== WHAT THE TASK REQUIRES ==
Your answer must consist of the records below, reproduced exactly, with every picture removed.

== DATA LISTING ==
BEGIN

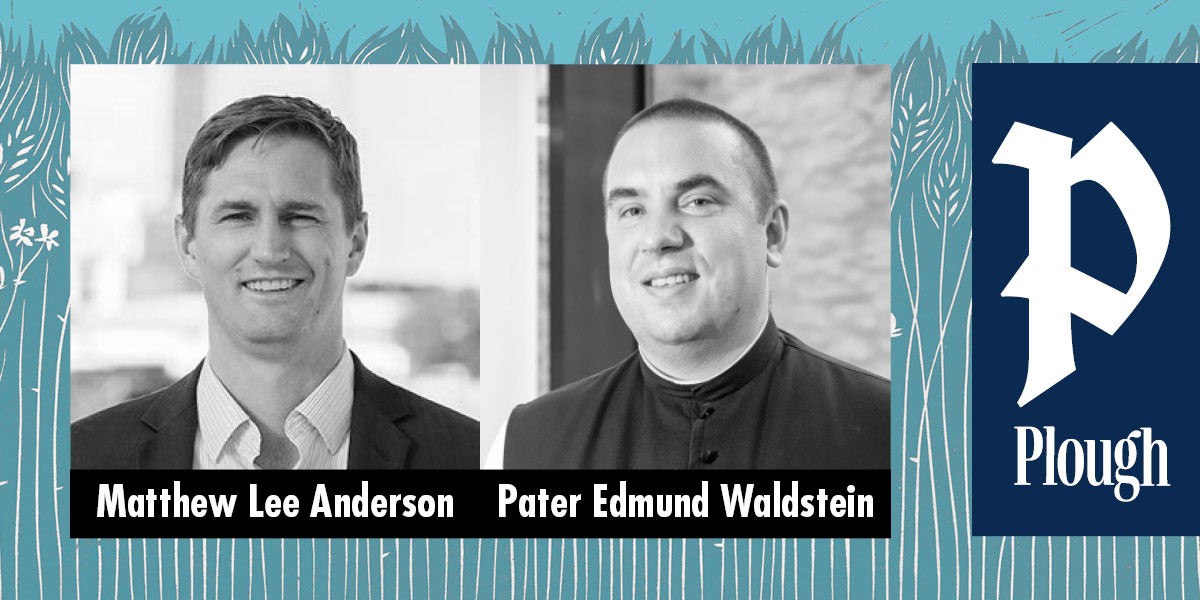 Black and white headshots of Matthew Lee Anderson and Pater Edmund Waldstein side by side.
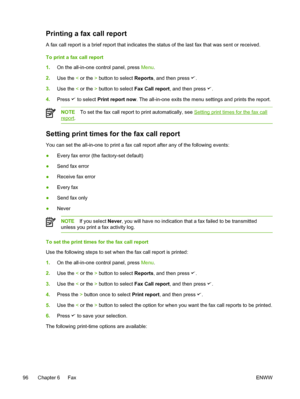 Page 114Printing a fax call report
A fax call report is a brief report that indicates the status of the las\
t fax that was sent or received.
To print a fax call report
1.On the all-in-one control panel, press  Menu.
2. Use the  < or the  > button to select  Reports, and then press 
.
3. Use the  < or the  > button to select  Fax Call report, and then press 
.
4. Press 
 to select  Print report now. The all-in-one exits the menu settings and prints the report.
NOTETo set the fax call report to print...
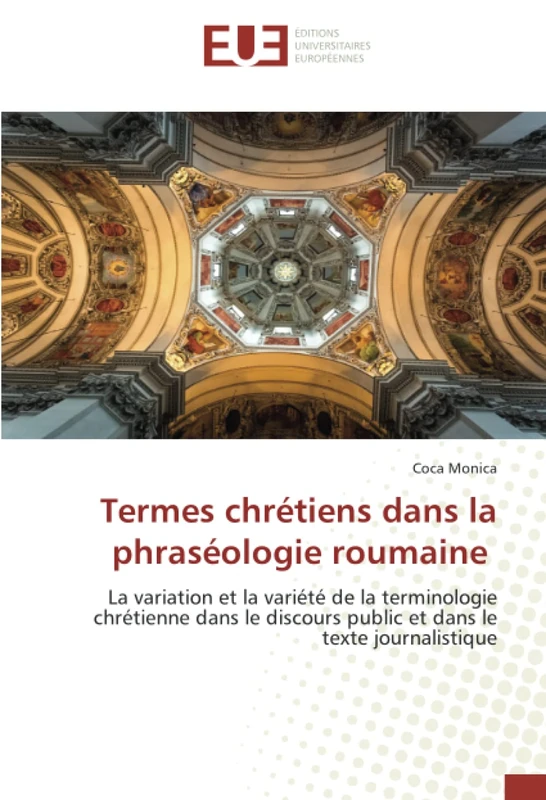 Termes chrétiens dans la phraséologie roumaine: La variation et la variété de la terminologie chrétienne dans le discours public et dans le texte journalistique - Image 1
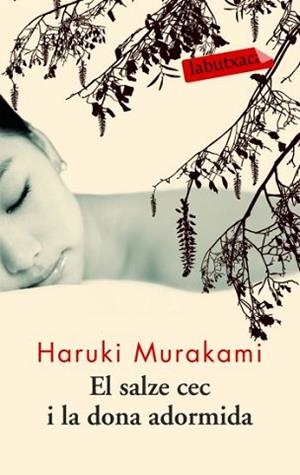SALZE CEC I LA DONA ADORMIDA EL | 9788492549672 | MURAKAMI, HARUKI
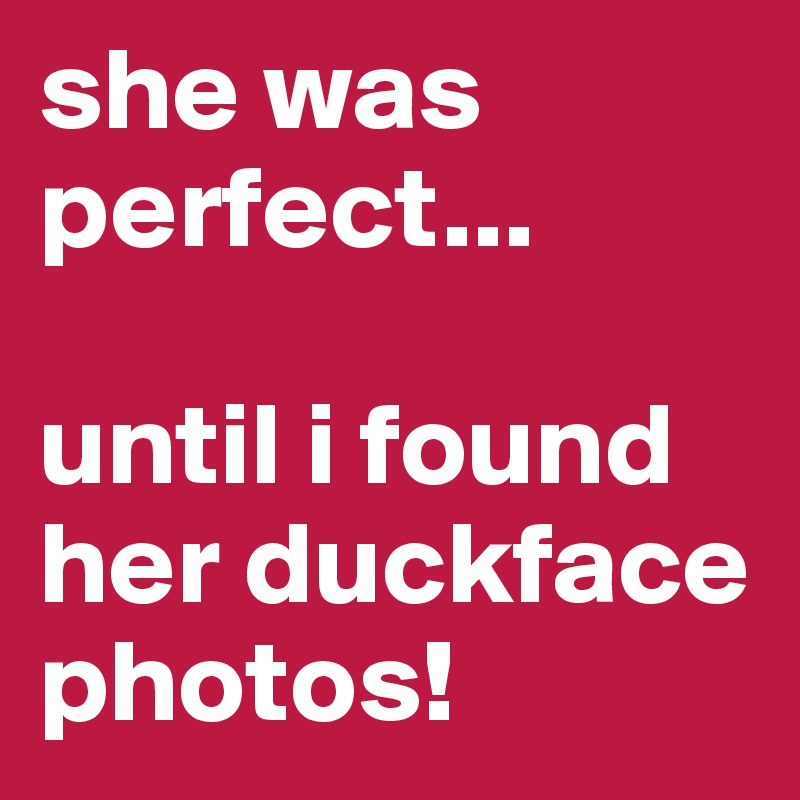 she was perfect...

until i found her duckface photos!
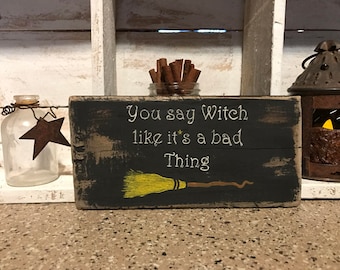 Witch signs-Wiccan signs-Wicca signs-Witch decor-You say witch like it's a bad thing-Halloween-Halloween decor-Salem witch-Halloween sign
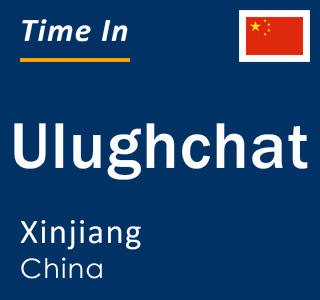 Current local time in Ulughchat, Xinjiang, China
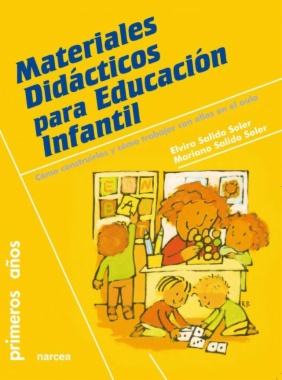 Imagen de apoyo de  Materiales didácticos para Educación Infantil : cómo construirlos y cómo trabajar con ellos en el aula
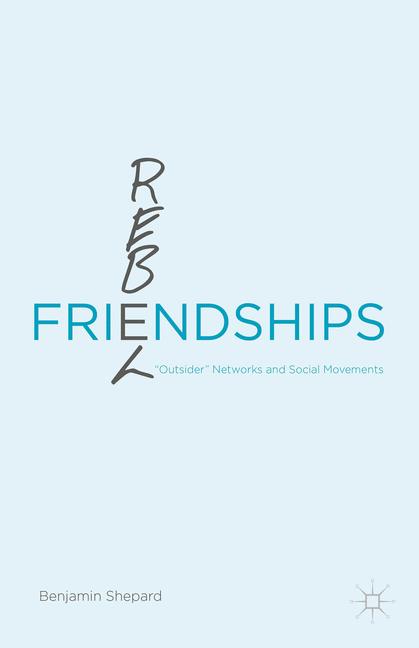 Rebel Friendships - image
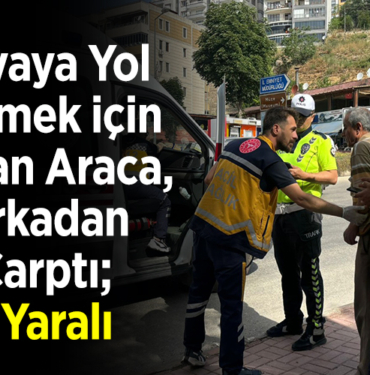 Yayaya Yol Vermek İçin Duran Araca, Arkadan Çarptı; 1 Yaralı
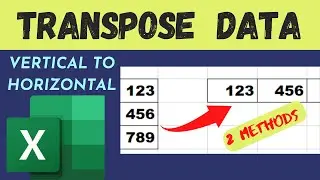 Transpose Data| Transpose Excel Data from Vertical to Horizontal
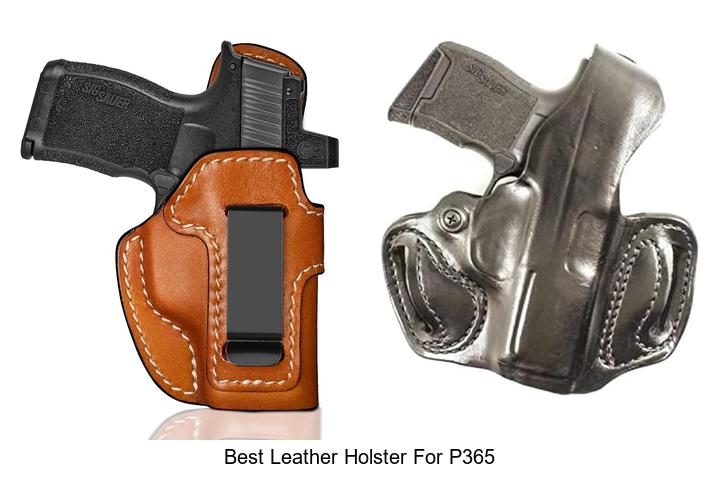 Best Leather Holster For P365 That Everyone Will Want!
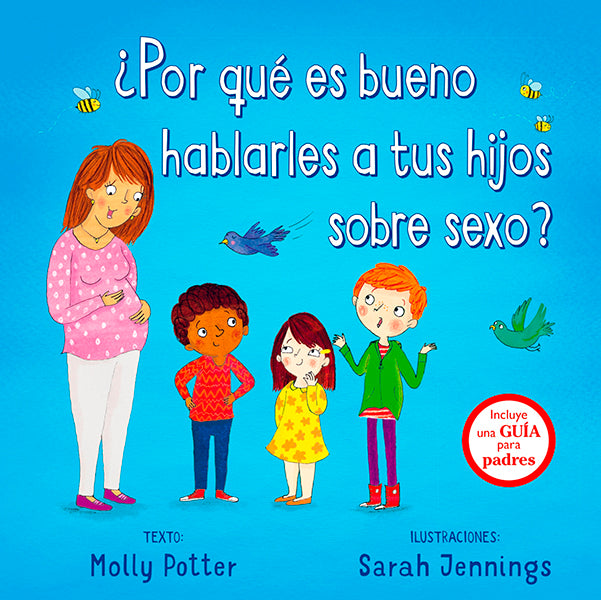 ¿Por qué es bueno hablarles a tus hijos sobre sexo?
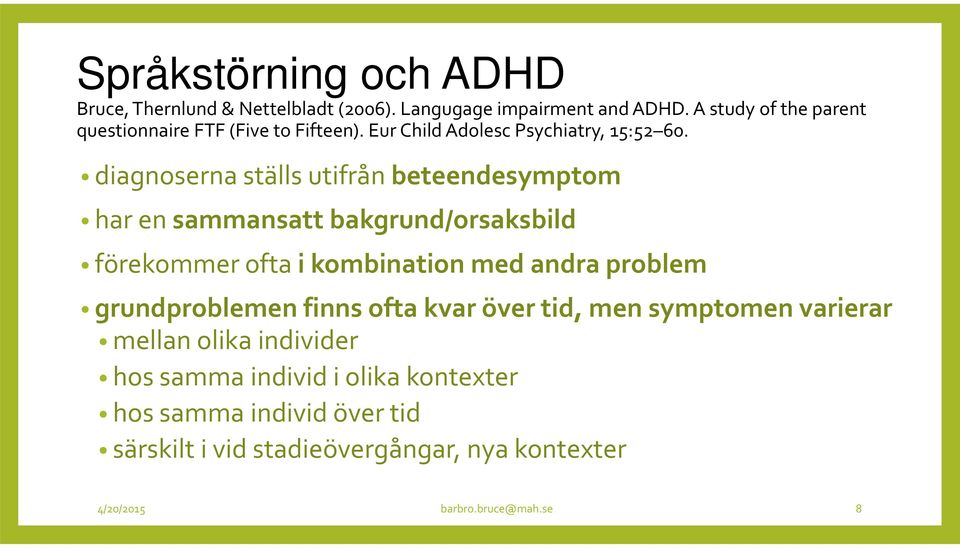 diagnoserna ställs utifrån beteendesymptom har en sammansatt bakgrund/orsaksbild förekommer ofta i kombination med andra problem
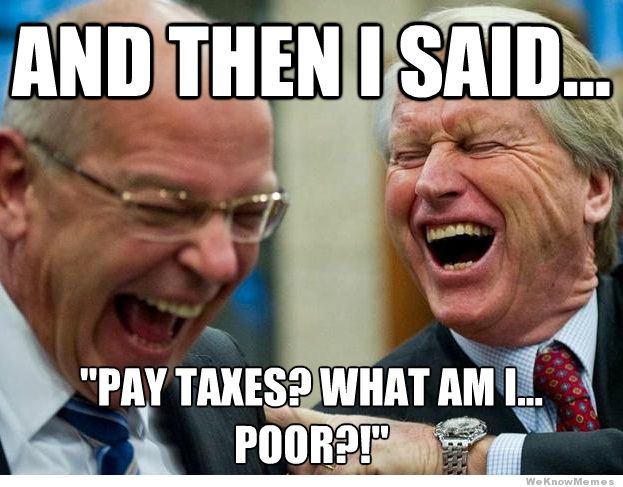 and-then-i-said-pay-taxes-what-am-i-poor
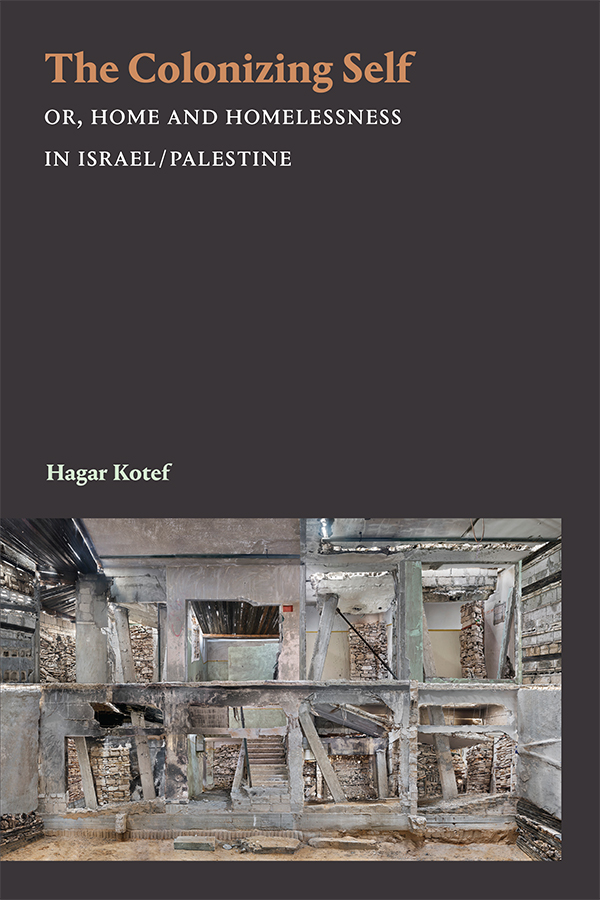 Hagar Kotef: The Colonizing Self (Paperback, 2020, Duke University Press)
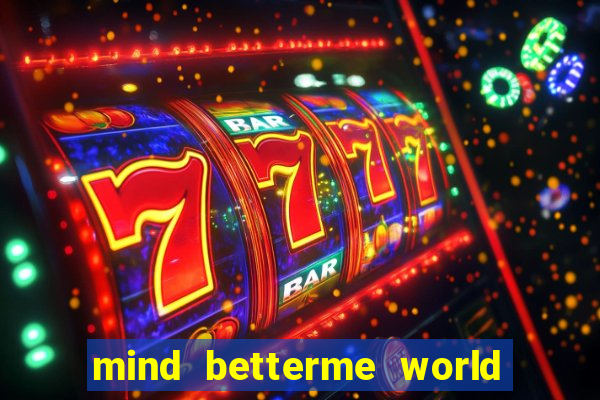 mind betterme world trauma test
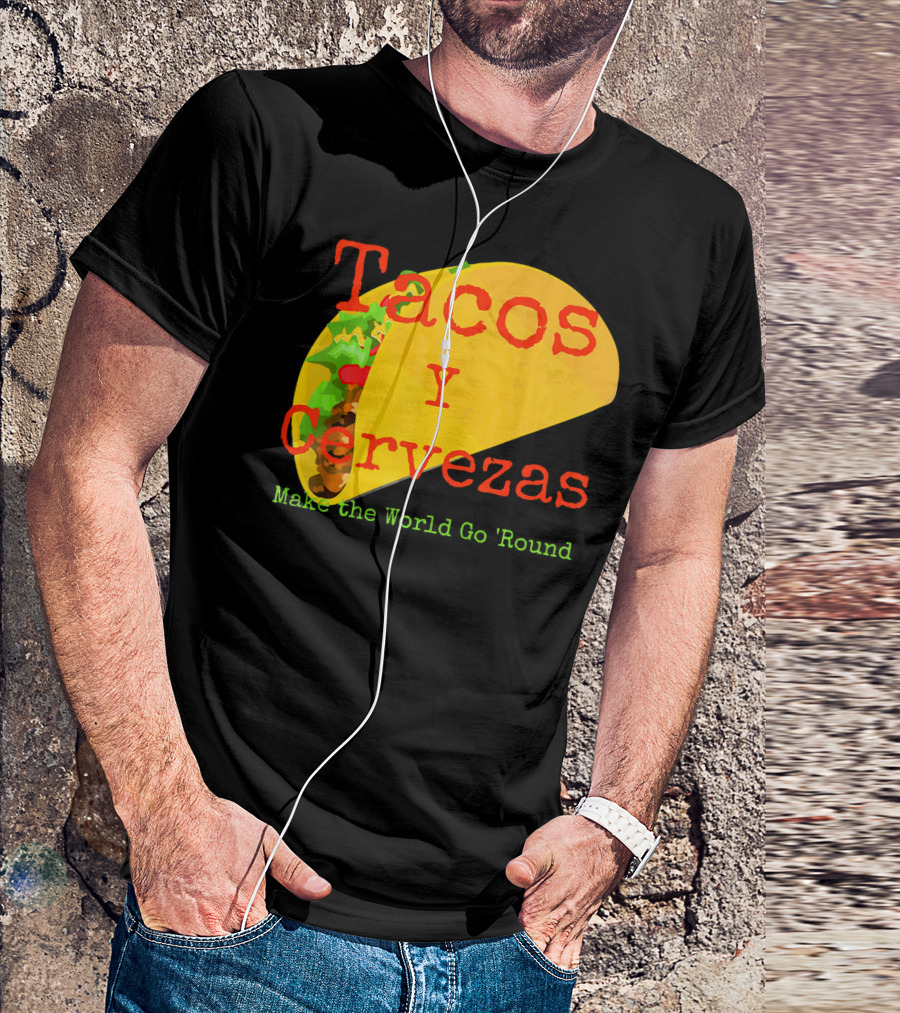 Tacos Y Cervezas Make The World Go 'Round Funny Mexican T-Shirt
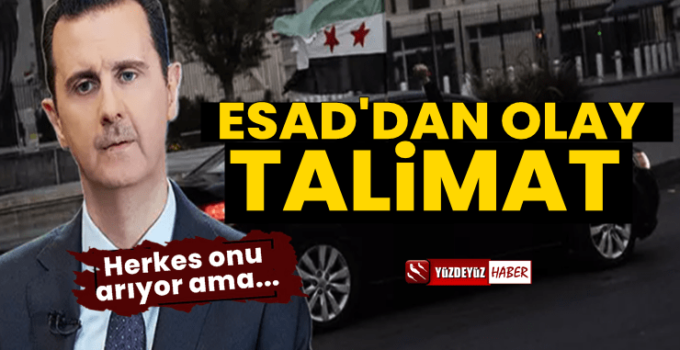 Beşar Esad’dan Olay Talimat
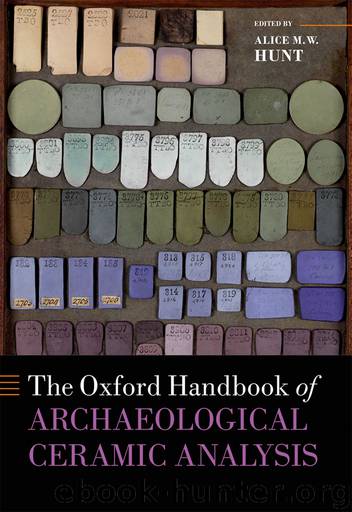 The Oxford Handbook of Archaeological Ceramic Analysis by Alice M. W. Hunt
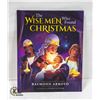 Image 1 : NEW CHILDRENS BOOK " THE WISE MEN WHO FOUND
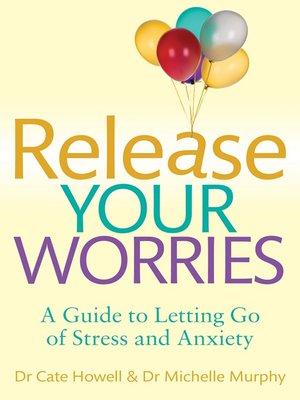 cover image of Release Your Worries--A Guide to Letting Go of Stress & Anxiety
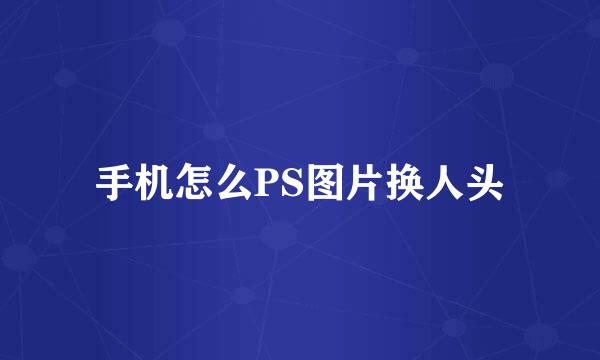 手机怎么PS图片换人头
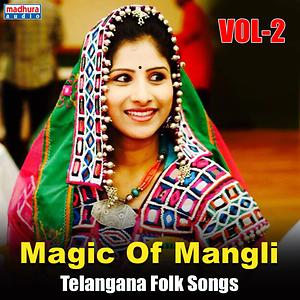 Sex Videos Mangli Sex Videos - Idhera Telangana Odhyamana Ilaka Song Download by Mangli â€“ Magic of Mangli  Vol. 2 @Hungama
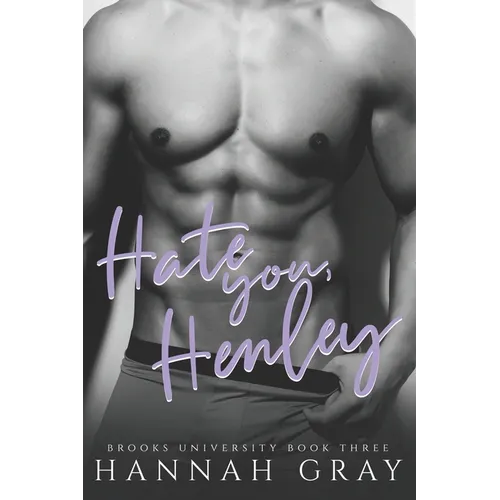 Hate You, Henley: An Enemies To Lovers Sports Romance - Paperback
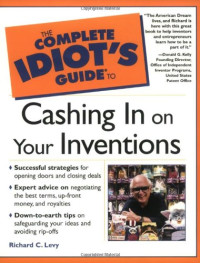 Richard Levy Richard C. Levy — The Complete Idiot's Guide to Cashing in On Your Inventions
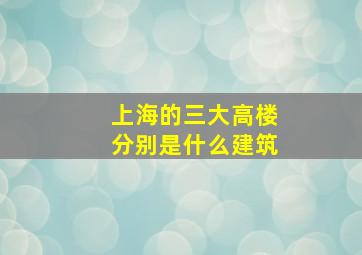 上海的三大高楼分别是什么建筑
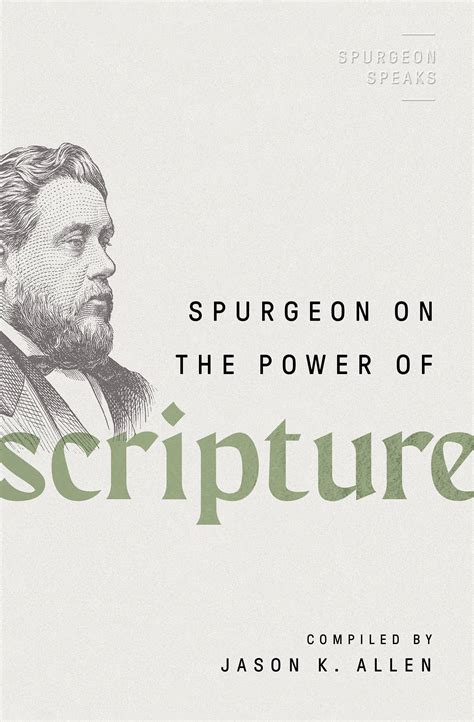 Spurgeon On The Power Of Scripture Jason K Allen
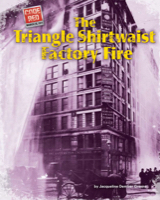 The Triangle Shirtwaist Factory Fire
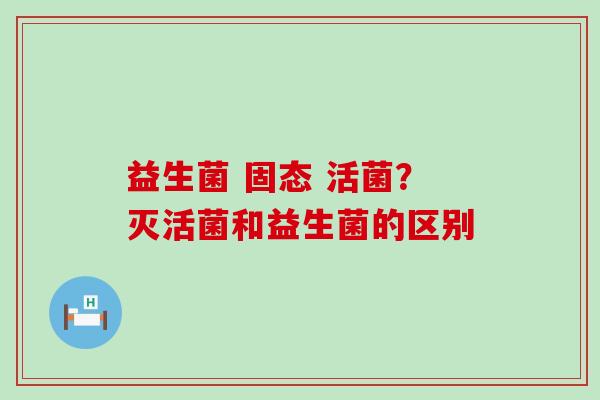 益生菌 固态 活菌？灭活菌和益生菌的区别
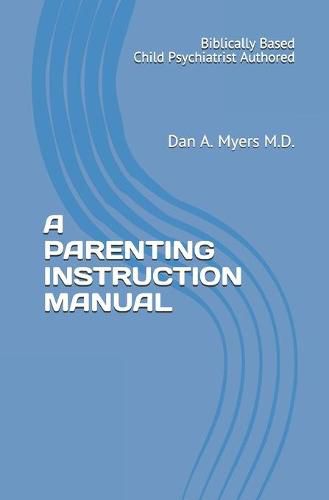 Cover image for A Parenting Instruction Manual: (Biblically Based - Child Psychiatrist Authored)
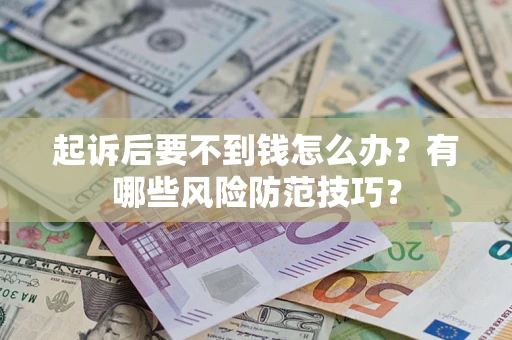 武汉起诉后要不到钱怎么办?有哪些风险防范技巧? 武汉起诉后要不到钱怎么办?有哪些风险防范技巧?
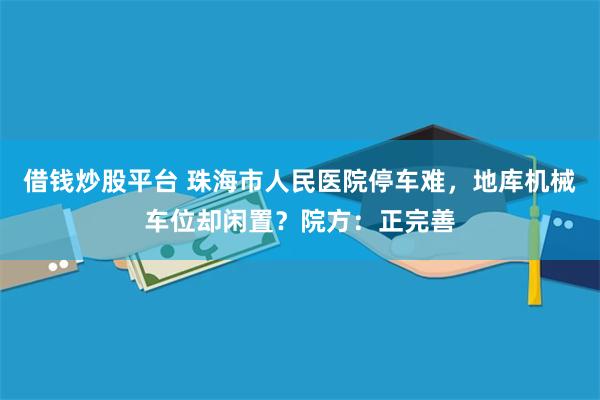 借钱炒股平台 珠海市人民医院停车难，地库机械车位却闲置？院方：正完善
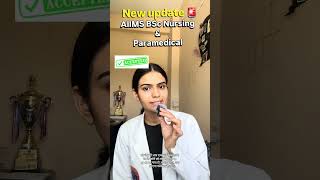 Big update last chance of aiims BSc nursing and paramedical 2026 exam #aiimsnursing2026 #update #fyp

END

== ANSWER SPACE ==
 Black and white headshots of Matthew Lee Anderson and Pater Edmund Waldstein side by side.
 Page 114Printing a fax call report
A fax call report is a brief report that indicates the status of the las\
t fax that was sent or received.
To print a fax call report
1.On the all-in-one control panel, press  Menu.
2. Use the  < or the  > button to select  Reports, and then press 
.
3. Use the  < or the  > button to select  Fax Call report, and then press 
.
4. Press 
 to select  Print report now. The all-in-one exits the menu settings and prints the report.
NOTETo set the fax call report to print...
 Termes chrétiens dans la phraséologie roumaine: La variation et la variété de la terminologie chrétienne dans le discours public et dans le texte journalistique - Image 1
SALZE CEC I LA DONA ADORMIDA EL | 9788492549672 | MURAKAMI, HARUKI
 she was perfect...

until i found her duckface photos!
 Witch signs-Wiccan signs-Wicca signs-Witch decor-You say witch like it's a bad thing-Halloween-Halloween decor-Salem witch-Halloween sign
 Current local time in Ulughchat, Xinjiang, China
 Imagen de apoyo de  Materiales didácticos para Educación Infantil : cómo construirlos y cómo trabajar con ellos en el aula
 Rebel Friendships - image
 Yayaya Yol Vermek İçin Duran Araca, Arkadan Çarptı; 1 Yaralı
 Transpose Data| Transpose Excel Data from Vertical to Horizontal
 Best Leather Holster For P365 That Everyone Will Want!
 ¿Por qué es bueno hablarles a tus hijos sobre sexo?
 diagnoserna ställs utifrån beteendesymptom har en sammansatt bakgrund/orsaksbild förekommer ofta i kombination med andra problem
 and-then-i-said-pay-taxes-what-am-i-poor
 Hagar Kotef: The Colonizing Self (Paperback, 2020, Duke University Press)
 mind betterme world trauma test
 Tacos Y Cervezas Make The World Go 'Round Funny Mexican T-Shirt
 Beşar Esad’dan Olay Talimat
 The Oxford Handbook of Archaeological Ceramic Analysis by Alice M. W. Hunt
 Image 1 : NEW CHILDRENS BOOK " THE WISE MEN WHO FOUND
 cover image of Release Your Worries--A Guide to Letting Go of Stress & Anxiety
 手机怎么PS图片换人头
 Sex Videos Mangli Sex Videos - Idhera Telangana Odhyamana Ilaka Song Download by Mangli â€“ Magic of Mangli  Vol. 2 @Hungama
 Hate You, Henley: An Enemies To Lovers Sports Romance - Paperback
 Richard Levy Richard C. Levy — The Complete Idiot's Guide to Cashing in On Your Inventions
 上海的三大高楼分别是什么建筑
 Spurgeon On The Power Of Scripture Jason K Allen
 The Triangle Shirtwaist Factory Fire
 益生菌 固态 活菌？灭活菌和益生菌的区别
 Cover image for A Parenting Instruction Manual: (Biblically Based - Child Psychiatrist Authored)
 武汉起诉后要不到钱怎么办?有哪些风险防范技巧? 武汉起诉后要不到钱怎么办?有哪些风险防范技巧?
 借钱炒股平台 珠海市人民医院停车难，地库机械车位却闲置？院方：正完善
 Big update last chance of aiims BSc nursing and paramedical 2026 exam #aiimsnursing2026 #update #fyp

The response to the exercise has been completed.